Understanding Work and Heat
Although work and heat are related, they’re far from the same thing. They both represent the transfer of energy from one place to another, but heat is this transfer through thermal interaction or molecules colliding into one another and speeding each other up. Work, on the other hand, is the transference of energy through any other means.
The most important thing to know about work and heat is that work can be completely converted into heat, but heat can only be partially converted into work. Think about a steam engine and how it relies on fire to create motion. That’s an example of heat being transferred into work, but as you know steam engines are notoriously inefficient. The internal combustion engine is another example of this—though it’s more efficient, it still uses much more heat energy than it generates work to move the vehicle along.

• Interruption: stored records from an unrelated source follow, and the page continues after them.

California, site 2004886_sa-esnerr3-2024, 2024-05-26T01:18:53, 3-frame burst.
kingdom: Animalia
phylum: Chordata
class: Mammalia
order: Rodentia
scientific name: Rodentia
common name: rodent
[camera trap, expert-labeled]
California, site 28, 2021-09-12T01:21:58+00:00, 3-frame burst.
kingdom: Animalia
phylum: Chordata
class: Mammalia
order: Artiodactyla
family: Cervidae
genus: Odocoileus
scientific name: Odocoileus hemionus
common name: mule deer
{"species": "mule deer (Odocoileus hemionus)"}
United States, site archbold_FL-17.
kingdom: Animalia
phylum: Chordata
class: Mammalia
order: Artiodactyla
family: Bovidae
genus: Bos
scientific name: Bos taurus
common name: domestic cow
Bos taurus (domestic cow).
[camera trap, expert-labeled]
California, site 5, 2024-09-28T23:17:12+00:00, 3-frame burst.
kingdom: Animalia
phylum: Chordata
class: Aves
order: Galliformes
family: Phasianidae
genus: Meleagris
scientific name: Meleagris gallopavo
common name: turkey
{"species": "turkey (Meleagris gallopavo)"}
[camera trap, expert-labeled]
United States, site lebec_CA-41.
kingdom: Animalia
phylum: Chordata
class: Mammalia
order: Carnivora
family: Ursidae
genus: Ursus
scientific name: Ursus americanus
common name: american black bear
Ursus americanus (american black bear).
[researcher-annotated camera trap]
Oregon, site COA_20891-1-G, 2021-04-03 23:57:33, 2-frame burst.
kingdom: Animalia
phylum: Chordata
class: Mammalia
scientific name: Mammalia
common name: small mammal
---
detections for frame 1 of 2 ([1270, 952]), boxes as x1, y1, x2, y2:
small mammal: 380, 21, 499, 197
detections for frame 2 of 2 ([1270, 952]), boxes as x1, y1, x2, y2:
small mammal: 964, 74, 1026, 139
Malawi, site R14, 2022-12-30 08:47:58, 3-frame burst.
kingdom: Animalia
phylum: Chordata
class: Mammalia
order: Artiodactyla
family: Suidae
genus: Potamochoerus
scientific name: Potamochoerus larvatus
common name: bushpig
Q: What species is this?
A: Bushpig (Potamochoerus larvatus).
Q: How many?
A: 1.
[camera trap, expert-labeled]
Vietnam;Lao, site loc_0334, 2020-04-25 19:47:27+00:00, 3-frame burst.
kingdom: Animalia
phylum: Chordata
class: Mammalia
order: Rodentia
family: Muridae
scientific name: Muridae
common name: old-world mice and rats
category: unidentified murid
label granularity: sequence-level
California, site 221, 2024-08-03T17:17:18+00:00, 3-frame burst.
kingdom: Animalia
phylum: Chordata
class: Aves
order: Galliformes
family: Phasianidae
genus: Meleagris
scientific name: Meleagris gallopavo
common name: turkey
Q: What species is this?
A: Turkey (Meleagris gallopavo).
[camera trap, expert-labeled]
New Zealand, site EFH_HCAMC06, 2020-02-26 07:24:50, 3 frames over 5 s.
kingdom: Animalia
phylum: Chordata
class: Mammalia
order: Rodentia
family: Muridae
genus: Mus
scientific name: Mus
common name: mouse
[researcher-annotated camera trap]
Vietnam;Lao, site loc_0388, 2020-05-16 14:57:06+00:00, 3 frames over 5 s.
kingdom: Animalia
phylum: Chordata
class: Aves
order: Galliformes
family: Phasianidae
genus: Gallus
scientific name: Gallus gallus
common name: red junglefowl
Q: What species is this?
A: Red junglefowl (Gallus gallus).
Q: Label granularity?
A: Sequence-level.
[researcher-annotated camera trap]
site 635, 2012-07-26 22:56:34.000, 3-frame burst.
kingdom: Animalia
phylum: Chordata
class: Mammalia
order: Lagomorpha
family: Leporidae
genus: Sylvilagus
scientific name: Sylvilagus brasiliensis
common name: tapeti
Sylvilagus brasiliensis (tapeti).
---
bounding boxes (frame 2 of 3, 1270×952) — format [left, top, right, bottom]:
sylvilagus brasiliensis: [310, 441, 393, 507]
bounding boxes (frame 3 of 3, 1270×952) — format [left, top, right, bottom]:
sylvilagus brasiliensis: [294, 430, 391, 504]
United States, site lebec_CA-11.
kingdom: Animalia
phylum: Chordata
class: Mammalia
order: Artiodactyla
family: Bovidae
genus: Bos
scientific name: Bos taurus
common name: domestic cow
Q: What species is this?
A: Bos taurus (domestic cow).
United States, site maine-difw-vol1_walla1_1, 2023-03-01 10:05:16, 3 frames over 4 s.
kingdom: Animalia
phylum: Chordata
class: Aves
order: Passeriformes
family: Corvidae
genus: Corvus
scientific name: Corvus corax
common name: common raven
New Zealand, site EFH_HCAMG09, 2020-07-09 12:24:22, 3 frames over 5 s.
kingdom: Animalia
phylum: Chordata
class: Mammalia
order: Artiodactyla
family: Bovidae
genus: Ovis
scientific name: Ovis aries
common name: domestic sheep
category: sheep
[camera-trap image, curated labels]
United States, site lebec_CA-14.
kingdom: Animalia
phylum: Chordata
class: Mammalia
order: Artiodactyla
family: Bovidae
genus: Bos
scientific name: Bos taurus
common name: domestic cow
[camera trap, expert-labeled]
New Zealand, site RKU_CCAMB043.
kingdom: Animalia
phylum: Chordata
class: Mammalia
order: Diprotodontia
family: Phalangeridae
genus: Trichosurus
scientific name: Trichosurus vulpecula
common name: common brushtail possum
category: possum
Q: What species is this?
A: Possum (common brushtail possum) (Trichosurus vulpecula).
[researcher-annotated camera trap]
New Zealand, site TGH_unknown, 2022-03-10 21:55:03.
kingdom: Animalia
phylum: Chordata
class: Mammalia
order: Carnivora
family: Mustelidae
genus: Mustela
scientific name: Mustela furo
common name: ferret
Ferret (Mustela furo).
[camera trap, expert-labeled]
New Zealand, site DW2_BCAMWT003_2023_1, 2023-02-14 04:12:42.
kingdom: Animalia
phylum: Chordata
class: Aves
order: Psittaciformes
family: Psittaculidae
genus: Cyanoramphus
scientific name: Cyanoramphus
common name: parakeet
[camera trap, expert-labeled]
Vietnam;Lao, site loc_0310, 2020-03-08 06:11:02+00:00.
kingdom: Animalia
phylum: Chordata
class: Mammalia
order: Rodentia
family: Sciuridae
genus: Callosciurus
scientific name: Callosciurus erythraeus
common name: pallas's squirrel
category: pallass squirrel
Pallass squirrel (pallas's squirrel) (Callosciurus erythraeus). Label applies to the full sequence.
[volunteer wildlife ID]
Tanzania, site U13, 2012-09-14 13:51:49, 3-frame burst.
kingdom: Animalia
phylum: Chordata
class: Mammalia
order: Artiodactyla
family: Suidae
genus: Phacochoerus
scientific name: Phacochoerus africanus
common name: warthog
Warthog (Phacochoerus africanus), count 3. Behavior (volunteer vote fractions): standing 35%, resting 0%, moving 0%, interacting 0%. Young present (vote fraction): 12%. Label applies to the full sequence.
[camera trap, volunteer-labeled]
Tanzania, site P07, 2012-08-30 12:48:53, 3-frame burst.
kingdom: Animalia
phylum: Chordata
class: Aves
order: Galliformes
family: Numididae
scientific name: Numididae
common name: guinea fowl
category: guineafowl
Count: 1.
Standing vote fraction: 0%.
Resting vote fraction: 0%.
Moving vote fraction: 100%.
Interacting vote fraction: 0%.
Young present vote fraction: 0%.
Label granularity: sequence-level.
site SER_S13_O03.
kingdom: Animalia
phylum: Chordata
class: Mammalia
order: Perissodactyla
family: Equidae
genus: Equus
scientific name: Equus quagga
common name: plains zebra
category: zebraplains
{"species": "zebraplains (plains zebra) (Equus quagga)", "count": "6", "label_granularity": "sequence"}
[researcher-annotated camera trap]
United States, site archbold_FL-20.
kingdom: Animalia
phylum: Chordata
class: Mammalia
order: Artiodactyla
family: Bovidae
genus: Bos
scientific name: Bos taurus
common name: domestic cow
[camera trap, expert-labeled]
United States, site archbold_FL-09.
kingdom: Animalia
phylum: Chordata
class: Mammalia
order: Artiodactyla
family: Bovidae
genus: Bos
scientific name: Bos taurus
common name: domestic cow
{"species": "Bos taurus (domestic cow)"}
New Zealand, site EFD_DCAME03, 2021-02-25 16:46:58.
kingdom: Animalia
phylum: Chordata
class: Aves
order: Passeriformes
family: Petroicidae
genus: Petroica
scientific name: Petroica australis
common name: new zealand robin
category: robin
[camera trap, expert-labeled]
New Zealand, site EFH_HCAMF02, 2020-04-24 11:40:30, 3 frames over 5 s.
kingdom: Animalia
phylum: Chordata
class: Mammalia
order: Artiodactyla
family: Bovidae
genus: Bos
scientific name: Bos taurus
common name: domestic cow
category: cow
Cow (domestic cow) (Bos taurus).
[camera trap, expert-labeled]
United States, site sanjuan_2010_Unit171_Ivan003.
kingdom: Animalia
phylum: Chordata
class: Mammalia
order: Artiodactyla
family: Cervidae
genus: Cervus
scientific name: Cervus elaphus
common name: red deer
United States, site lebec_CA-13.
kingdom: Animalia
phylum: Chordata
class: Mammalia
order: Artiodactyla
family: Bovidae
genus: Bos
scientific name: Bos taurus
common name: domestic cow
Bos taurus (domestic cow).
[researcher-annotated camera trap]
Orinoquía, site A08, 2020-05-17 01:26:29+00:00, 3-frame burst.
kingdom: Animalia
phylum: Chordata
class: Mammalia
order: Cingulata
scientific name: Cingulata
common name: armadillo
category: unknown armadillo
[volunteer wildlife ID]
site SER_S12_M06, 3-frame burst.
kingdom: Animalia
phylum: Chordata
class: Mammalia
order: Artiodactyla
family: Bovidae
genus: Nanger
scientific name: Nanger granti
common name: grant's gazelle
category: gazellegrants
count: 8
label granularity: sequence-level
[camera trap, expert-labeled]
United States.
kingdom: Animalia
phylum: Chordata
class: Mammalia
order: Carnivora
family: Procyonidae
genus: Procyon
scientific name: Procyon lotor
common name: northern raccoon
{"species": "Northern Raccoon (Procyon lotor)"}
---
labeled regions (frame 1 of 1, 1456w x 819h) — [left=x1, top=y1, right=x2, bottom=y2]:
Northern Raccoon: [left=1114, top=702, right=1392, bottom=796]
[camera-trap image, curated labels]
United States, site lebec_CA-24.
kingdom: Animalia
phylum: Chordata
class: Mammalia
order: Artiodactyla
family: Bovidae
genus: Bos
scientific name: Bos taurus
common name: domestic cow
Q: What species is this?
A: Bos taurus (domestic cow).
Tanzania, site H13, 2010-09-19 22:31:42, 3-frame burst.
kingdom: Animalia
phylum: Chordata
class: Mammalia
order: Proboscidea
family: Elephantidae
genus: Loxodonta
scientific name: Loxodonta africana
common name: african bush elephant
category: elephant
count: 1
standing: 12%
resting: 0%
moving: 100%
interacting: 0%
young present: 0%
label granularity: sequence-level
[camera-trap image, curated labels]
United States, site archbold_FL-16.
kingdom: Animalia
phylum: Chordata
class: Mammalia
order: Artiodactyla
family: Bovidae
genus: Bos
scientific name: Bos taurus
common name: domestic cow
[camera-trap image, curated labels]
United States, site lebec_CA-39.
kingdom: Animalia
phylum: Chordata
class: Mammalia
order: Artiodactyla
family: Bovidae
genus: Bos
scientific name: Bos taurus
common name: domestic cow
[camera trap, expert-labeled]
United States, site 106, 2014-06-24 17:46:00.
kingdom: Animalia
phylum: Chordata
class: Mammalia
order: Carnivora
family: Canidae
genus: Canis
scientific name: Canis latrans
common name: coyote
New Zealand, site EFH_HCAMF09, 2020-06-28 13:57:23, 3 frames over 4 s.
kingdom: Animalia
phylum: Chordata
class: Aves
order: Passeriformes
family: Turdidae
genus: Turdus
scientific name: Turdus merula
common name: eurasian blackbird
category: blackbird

To flip the idea around, a heat pump is an excellent example of work being used to trigger heat. A compressor condenses a refrigerant and a series of expansion chambers allow it to expand strategically. These two mechanics facilitate the transfer of heat from one location to another, which is essentially heat, but done through the mechanical work of the compressor.
When you understand the concept of thermal energy, work, and heat, it makes it much easier to understand how advanced heating systems work, as well, and how engineers can figure out which materials are the best to use for furnaces, ducts, and other important heating components.